‹ Bacaan Rohani

Dari Homili Santo Beda Venerabilis, Imam

Pendahulu Kristus dalam Kelahiran dan Kematian

Beda Venerabilis, Imam Masa Biasa

Sebagai pendahulu kelahiran, pewartaan, dan kematian Tuhan kita, Yohanes yang terberkati menunjukkan dalam perjuangannya suatu kebaikan yang layak dilihat surga. Dalam kata-kata Kitab Suci: Meskipun di mata manusia ia menderita siksaan, harapannya penuh dengan keabadian. Kita dengan adil memperingati hari kelahirannya dengan perayaan yang gembira, hari yang ia sendiri jadikan meriah bagi kita melalui penderitaannya dan yang ia hiasi dengan kemuliaan merah darahnya sendiri. Kita dengan benar menghormati ingatannya dengan hati yang gembira, karena ia membubuhkan meterai kemartiran pada kesaksian yang ia berikan atas nama Tuhan kita.

Tidak diragukan lagi bahwa Yohanes yang terberkati menderita pemenjaraan dan rantai sebagai saksi bagi Penebus kita, yang pendahulunya ia adalah, dan memberikan hidupnya bagi-Nya. Penganiaya-Nya tidak menuntut agar ia menyangkal Kristus, tetapi hanya agar ia tetap diam tentang kebenaran. Namun demikian, ia mati bagi Kristus. Bukankah Kristus berkata: Akulah kebenaran? Oleh karena itu, karena Yohanes menumpahkan darahnya demi kebenaran, ia pasti mati bagi Kristus.

Melalui kelahiran, pewartaan, dan pembaptisannya, ia bersaksi tentang kelahiran, pewartaan, dan pembaptisan Kristus yang akan datang, dan melalui penderitaannya sendiri ia menunjukkan bahwa Kristus juga akan menderita.

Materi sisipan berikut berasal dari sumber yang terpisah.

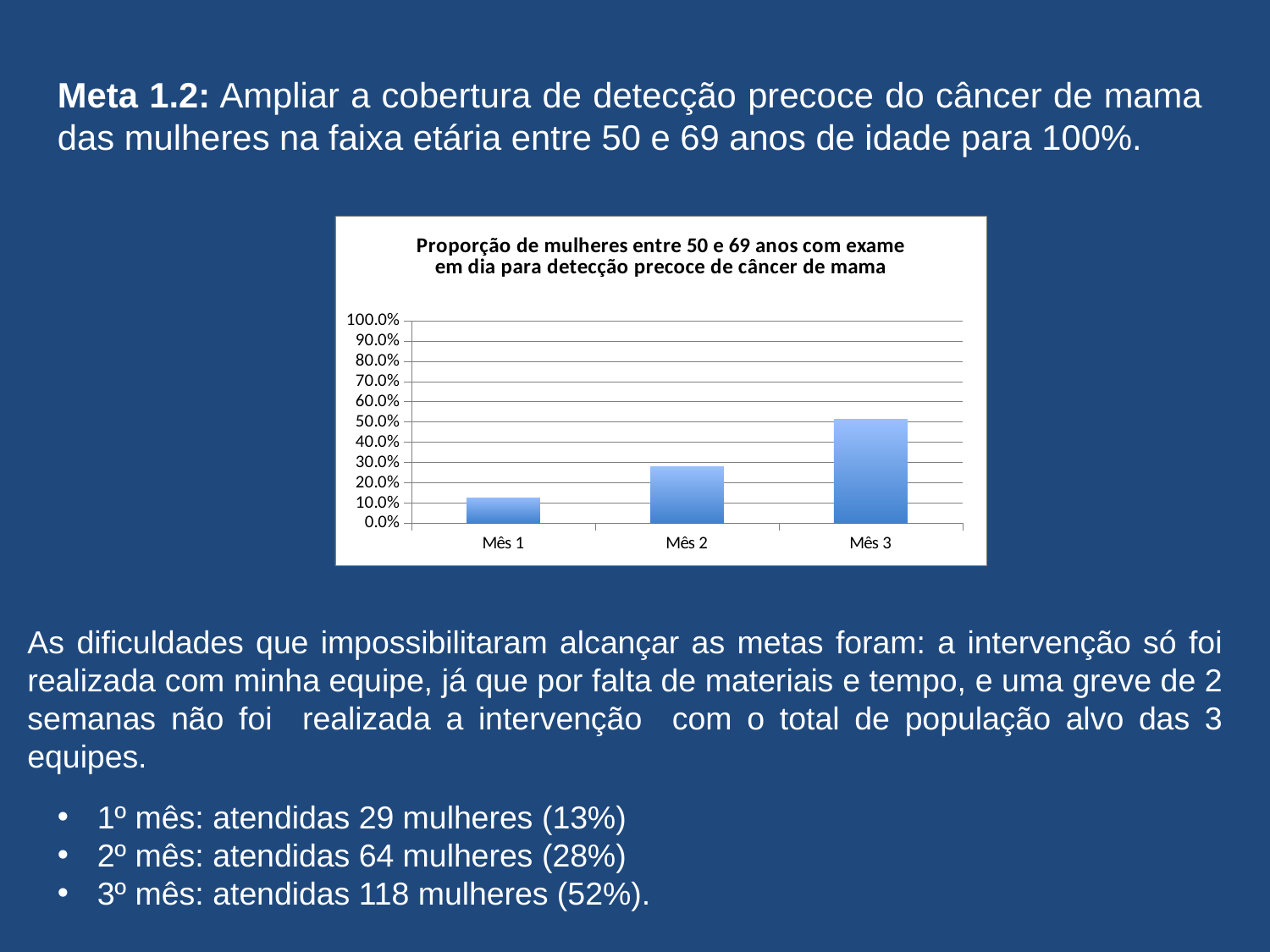
Is the value for Mês 2 greater or less than 30.0%? less Is the value for Mês 2 greater or less than 20.0%? greater Which month has the lowest bar in the chart? Mês 1 Which month has the highest bar in the chart? Mês 3 Which is larger, the value for Mês 2 or the value for Mês 3? Mês 3 Do the values rise or fall from Mês 1 to Mês 3? rise Is the value for Mês 1 greater or less than 10.0%? greater What is the highest tick value shown on the y axis of the chart? 100.0% What kind of chart is shown on the slide? bar chart How many categories are shown on the x axis of the chart? 3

Demikianlah kualitas dan kekuatan orang yang menerima akhir hidup ini dengan menumpahkan darahnya setelah pemenjaraan yang panjang. Ia mewartakan kebebasan damai surgawi, namun dilemparkan ke dalam belenggu oleh orang-orang yang tidak saleh; ia dikurung dalam kegelapan penjara, meskipun ia datang bersaksi tentang Terang kehidupan dan layak disebut lampu yang terang dan bersinar oleh Terang itu sendiri, yaitu Kristus. Yohanes dibaptis dalam darahnya sendiri, meskipun ia telah diberi hak istimewa untuk membaptis Penebus dunia, untuk mendengar suara Bapa di atasnya, dan untuk melihat rahmat Roh Kudus turun ke atasnya. Tetapi menanggung penderitaan sementara demi kebenaran bukanlah beban berat bagi orang-orang seperti Yohanes; melainkan itu mudah ditanggung dan bahkan diinginkan, karena ia tahu sukacita abadi akan menjadi ganjarannya.

Karena kematian selalu dekat melalui keharusan alam yang tak terhindarkan, orang-orang seperti itu menganggapnya sebagai berkat untuk merangkulnya dan dengan demikian memperoleh ganjaran hidup kekal dengan mengakui nama Kristus. Oleh karena itu Rasul Paulus dengan tepat berkata: Kamu telah diberi hak istimewa tidak hanya untuk percaya kepada Kristus tetapi juga untuk menderita demi Dia. Ia memberitahu kita mengapa itu adalah karunia Kristus bahwa orang-orang pilihan-Nya harus menderita bagi-Nya: Penderitaan zaman sekarang ini tidak sebanding dengan kemuliaan yang akan dinyatakan dalam kita.